Déclaration de poste obligatoire à l’ANPE

L’employeur doit déposer son offre d’emploi auprès de l’ANPE s’il veut bénéficier de l’aide.

L’ANPE présélectionne des demandeurs d’emploi bénéficiaires de l’allocation de retour à l’emploi. Le stagiaire est choisi par l’employeur en fonction de son profil.

Élaboration du plan de formation

L’employeur rédige avec l’aide de l’ANPE un plan de formation adapté à chaque stagiaire, définissant les compétences qu’il doit acquérir en cours de stage pour être en mesure d’occuper l’emploi offert. Les conditions pratiques de réalisation du stage sont précisées.

La formation peut être effectuée au sein de l’entreprise. Elle peut aussi être assurée par un organisme extérieur choisi par l’employeur.

Signature d’une convention avec l’ASSEDIC

Une convention visée par l’ANPE doit être conclue entre l’ASSEDIC et l’employeur. Elle détaille les objectifs de l’ANPE, son contenu, sa durée, ses modalités de financement ainsi que l’embauche qui en découle (au minimum un CDD de 6 mois). Une convention peut être conclue pour plusieurs stagiaires lorsque plusieurs postes sont à pourvoir.

L’AFPE peut démarrer dès que l’employeur a signé la convention et qu’elle est visée par le directeur de l’agence locale de l’ANPE.

Participation financière

Indemnisation du stagiaire

Pendant la durée de l’AFPE, l’ASSEDIC continue à indemniser le stagiaire demandeur d’emploi. Par ailleurs, elle peut participer à la prise en charge d’une partie des frais de transport et d’hébergement lorsque le lieu de formation est éloigné du lieu de résidence habituel du stagiaire.

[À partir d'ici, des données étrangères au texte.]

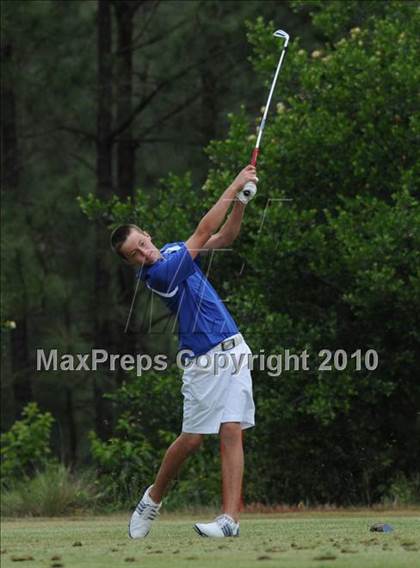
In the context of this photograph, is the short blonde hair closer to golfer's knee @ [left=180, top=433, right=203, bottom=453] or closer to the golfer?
the golfer

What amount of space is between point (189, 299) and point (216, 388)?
535mm

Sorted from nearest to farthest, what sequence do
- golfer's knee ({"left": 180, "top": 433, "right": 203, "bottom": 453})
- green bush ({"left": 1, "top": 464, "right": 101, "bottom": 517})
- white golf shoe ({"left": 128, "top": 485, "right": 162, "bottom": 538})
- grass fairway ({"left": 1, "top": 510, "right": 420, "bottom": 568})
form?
1. grass fairway ({"left": 1, "top": 510, "right": 420, "bottom": 568})
2. golfer's knee ({"left": 180, "top": 433, "right": 203, "bottom": 453})
3. white golf shoe ({"left": 128, "top": 485, "right": 162, "bottom": 538})
4. green bush ({"left": 1, "top": 464, "right": 101, "bottom": 517})

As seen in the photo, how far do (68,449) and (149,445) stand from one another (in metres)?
13.6

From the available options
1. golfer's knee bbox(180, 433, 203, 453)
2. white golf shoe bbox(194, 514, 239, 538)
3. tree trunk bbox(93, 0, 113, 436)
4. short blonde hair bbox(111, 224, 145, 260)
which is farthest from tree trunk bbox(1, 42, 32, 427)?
white golf shoe bbox(194, 514, 239, 538)

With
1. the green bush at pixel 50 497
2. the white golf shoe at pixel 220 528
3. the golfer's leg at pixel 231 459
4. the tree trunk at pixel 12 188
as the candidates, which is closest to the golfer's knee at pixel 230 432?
the golfer's leg at pixel 231 459

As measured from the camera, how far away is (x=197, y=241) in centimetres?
805

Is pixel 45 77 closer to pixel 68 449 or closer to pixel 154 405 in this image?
pixel 68 449

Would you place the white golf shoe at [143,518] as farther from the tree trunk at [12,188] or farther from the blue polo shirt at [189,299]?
the tree trunk at [12,188]

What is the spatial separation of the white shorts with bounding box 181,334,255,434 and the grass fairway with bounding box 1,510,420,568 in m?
0.68

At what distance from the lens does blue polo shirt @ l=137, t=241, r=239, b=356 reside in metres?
8.02

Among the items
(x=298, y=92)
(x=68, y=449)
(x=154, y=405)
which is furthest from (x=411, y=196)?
(x=68, y=449)

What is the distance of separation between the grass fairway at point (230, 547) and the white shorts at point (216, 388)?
2.22 feet

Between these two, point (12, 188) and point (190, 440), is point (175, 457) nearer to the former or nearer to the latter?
point (190, 440)

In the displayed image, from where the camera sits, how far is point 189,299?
812 centimetres
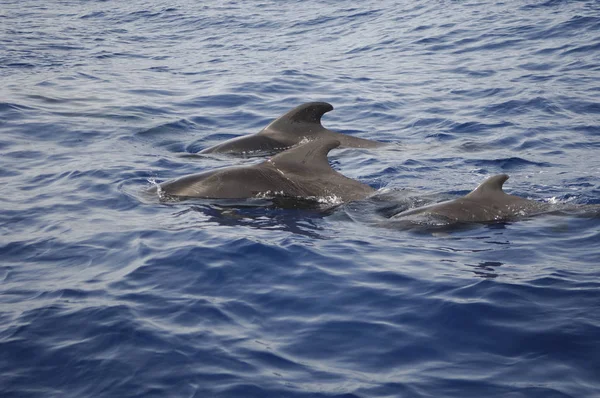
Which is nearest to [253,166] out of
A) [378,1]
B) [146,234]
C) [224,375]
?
[146,234]

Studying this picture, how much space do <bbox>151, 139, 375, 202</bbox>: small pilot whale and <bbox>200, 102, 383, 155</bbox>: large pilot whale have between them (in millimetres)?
2173

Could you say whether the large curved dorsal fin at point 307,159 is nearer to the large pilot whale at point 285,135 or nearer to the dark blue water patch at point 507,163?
the large pilot whale at point 285,135

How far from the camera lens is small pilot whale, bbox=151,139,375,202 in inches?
395

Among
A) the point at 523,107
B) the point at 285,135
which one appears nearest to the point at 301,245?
the point at 285,135

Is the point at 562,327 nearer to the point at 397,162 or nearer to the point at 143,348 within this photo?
the point at 143,348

Financement de la formation

À l’issue de l’AFPE, l’employeur établit une facture en fonction des heures de stage effectivement réalisées. Après vérification du déroulement du stage par l’ANPE, l’ASSEDIC verse à l’employeur une somme destinée à financer les frais de fonctionnement de la formation. Cette somme est calculée sur la base d’un coût horaire moyen fixé par chaque ASSEDIC, en référence aux coûts pratiqués pour ce même type de prestations. En tout état de cause, le coût horaire maximal et de 7,70 € HT et le coût global ne peut dépasser 1 525 € HT.

Accès aux contrats de qualification adultes

Un accès privilégié aux contrats de qualification adultes sera aménagé en faveur des chômeurs ayant besoin d'acquérir une qualification favorisant le retour à l'emploi, avec une prise en charge des coûts de formation correspondants par le régime d'assurance chômage.

AUTRES INTERVENTIONS

Des aides au logement ou pour congés non payés seront attribuées aux allocataires remplissant certaines conditions.

Une aide pourra aussi être attribuée à l'allocataire arrivant au terme de ses droits qui en fera la demande et qui ne pourra pas bénéficier d'une allocation du régime de solidarité pour un motif autre que la condition de ressources. Son montant sera égal à 27 fois la partie fixe de l'allocation.